Melinda > wrote:
>Hi Ian, I do have the language pack installed in my system as far as I know,
>but the body of the e-mails I received are not in a form wherer I can copy
>and paste them it doesn't look like. I mean that the lines won't copy...I
>can copy the entire image but it doesn't paste correctly into
>Babelfish...does that make sense?
Turn off all the HTML crap on your mailer, so that you are viewing the
raw message source. Most of the time you will see a bunch of stuff in
big-5 character set if it's from Taiwan.
The vast majority of spam that I receive is in Korean, but I do occasionally
get Big-5 spam. Most of the spam I get from China is in English and is
specifically targetting overseas folks.
>The reason these are interesting to me is
>that I don't use my regular E-mail for anything but legitimate commerce
>(i.e. no spammer "should" have gotten ahold of it) and the E-mails appeard
>to be messages or missives of some kid, there are no graphics, logos or
>brand names in English.
Spammers get addresses. You throw a business card in a bin at the office
supply store, and it gets in their database, and they sell it to a spammer.

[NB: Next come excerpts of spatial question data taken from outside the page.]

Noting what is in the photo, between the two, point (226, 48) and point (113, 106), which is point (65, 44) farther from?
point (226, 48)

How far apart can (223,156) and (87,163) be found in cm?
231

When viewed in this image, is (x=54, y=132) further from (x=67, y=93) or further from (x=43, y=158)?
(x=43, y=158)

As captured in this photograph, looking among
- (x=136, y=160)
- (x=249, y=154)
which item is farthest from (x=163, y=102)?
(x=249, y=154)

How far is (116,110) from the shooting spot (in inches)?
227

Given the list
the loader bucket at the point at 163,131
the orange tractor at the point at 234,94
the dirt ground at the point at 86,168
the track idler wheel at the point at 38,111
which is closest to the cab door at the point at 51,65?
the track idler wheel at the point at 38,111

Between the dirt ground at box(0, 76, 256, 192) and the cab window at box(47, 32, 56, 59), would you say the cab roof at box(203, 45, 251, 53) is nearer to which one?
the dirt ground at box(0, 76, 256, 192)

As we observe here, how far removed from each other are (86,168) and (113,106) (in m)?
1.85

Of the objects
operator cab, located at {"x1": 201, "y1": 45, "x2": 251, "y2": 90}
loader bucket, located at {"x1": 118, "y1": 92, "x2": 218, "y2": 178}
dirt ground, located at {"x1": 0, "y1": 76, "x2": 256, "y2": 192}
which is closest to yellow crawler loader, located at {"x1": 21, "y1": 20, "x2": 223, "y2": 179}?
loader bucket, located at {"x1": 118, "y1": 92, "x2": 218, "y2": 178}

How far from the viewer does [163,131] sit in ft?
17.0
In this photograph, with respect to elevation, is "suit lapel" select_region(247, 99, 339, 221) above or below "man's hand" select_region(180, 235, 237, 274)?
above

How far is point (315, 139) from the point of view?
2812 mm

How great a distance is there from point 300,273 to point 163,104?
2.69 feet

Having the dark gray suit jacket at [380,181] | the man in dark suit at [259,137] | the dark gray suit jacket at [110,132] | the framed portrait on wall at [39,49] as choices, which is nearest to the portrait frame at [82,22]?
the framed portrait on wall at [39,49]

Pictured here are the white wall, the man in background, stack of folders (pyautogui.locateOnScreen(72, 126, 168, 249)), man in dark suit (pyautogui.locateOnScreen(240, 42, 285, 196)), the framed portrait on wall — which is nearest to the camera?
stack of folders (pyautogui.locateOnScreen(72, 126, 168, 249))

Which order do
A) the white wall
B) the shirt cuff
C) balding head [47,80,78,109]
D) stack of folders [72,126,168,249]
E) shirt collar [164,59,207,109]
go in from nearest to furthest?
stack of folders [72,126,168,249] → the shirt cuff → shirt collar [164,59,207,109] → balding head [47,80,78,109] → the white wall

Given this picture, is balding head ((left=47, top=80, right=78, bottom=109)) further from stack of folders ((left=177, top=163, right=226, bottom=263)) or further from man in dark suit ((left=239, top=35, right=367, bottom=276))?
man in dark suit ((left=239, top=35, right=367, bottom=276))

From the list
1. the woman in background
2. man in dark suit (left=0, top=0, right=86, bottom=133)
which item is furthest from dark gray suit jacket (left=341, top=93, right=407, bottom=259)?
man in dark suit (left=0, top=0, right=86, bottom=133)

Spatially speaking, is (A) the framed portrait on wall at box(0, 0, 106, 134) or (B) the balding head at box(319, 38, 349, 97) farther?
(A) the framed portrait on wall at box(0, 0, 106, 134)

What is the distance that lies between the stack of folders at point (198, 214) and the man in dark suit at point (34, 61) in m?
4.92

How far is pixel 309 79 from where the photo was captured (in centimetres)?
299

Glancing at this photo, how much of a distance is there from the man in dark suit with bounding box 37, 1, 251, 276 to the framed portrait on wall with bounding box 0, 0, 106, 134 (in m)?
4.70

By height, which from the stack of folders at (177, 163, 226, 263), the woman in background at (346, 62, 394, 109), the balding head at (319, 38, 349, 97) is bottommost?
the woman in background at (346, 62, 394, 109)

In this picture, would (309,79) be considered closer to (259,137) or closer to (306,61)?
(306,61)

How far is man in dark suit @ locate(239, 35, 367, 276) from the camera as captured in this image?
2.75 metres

Some spammer tries a dictionary attack on random letter sequencies, they
find your address, they sell it. Next thing you know you're on a list.

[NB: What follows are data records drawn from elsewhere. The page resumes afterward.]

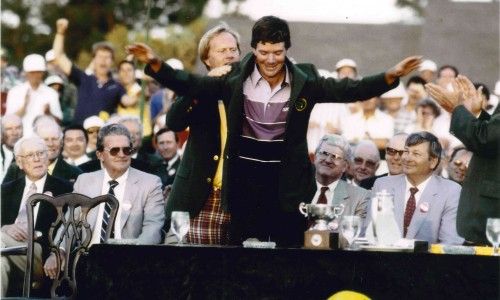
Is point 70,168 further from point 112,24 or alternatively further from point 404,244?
point 112,24

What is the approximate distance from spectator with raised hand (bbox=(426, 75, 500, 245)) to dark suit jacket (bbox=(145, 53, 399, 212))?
20.2 inches

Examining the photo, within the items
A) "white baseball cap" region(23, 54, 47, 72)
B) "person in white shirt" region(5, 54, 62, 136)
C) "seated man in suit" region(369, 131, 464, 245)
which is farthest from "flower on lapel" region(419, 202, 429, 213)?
"white baseball cap" region(23, 54, 47, 72)

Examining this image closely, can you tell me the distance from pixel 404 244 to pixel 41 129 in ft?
19.1

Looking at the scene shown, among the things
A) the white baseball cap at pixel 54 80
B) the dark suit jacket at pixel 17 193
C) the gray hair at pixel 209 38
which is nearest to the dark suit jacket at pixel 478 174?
the gray hair at pixel 209 38

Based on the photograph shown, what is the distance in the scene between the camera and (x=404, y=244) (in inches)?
272

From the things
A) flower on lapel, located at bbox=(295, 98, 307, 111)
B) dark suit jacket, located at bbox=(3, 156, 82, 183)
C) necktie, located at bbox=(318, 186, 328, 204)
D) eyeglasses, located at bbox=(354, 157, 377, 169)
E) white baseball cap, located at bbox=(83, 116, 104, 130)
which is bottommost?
necktie, located at bbox=(318, 186, 328, 204)

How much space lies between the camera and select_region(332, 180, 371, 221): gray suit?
921 cm

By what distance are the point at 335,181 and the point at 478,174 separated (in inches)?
68.7

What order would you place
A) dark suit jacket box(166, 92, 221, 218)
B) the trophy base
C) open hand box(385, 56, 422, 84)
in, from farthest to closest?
dark suit jacket box(166, 92, 221, 218)
open hand box(385, 56, 422, 84)
the trophy base

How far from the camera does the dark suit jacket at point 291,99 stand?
733cm

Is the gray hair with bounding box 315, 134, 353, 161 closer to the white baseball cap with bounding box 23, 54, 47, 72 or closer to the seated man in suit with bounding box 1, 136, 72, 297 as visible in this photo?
the seated man in suit with bounding box 1, 136, 72, 297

I have an address that I used to post to Usenet a lot in the mid-nineties.
It got on the Millions CD, one of the early spammer lists. That address
was closed out years ago, but I still get hundreds of attempts to deliver
mail from Korea to that address every day.

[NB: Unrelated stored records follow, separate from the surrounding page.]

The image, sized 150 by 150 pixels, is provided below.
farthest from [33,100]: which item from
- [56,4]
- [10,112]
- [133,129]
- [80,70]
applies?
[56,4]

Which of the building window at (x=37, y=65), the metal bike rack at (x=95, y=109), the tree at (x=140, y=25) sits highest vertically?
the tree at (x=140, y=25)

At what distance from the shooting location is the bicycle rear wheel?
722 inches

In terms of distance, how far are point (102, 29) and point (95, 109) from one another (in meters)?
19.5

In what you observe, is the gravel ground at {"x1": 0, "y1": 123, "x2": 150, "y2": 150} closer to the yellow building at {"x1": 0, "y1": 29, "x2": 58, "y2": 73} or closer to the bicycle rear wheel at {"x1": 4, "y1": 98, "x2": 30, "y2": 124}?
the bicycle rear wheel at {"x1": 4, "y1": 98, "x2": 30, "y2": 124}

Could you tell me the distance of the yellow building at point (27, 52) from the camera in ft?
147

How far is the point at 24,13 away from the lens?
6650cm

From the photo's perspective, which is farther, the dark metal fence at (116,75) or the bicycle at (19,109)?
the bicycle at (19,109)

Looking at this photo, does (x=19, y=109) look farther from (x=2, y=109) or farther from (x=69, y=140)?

>They are, however, all from Yahoo addresses. The
>Babelfish translation of the first E-mail's subject line is " The Beijing
>police station news spokesperson answers reporter the questions " and the
>second is the same and the third's subject is " Do not have student's idea!
>! " so...pretty weird huh?
No more weird than most of the English language spam I get. You'll find
the Yahoo addresses are forged... look at the first Received: line in the
header and see where it _really_ came from. Don't ever believe the From:
field in spam.
>Maybe something to do with those protests?
Who knows? The Chinese are increasingly cracking down on access to web
sites that the government there does not approve of, but they may find it
harder to scan for subversive e-mail.
--scott
--
"C'est un Nagra. C'est suisse, et tres, tres precis."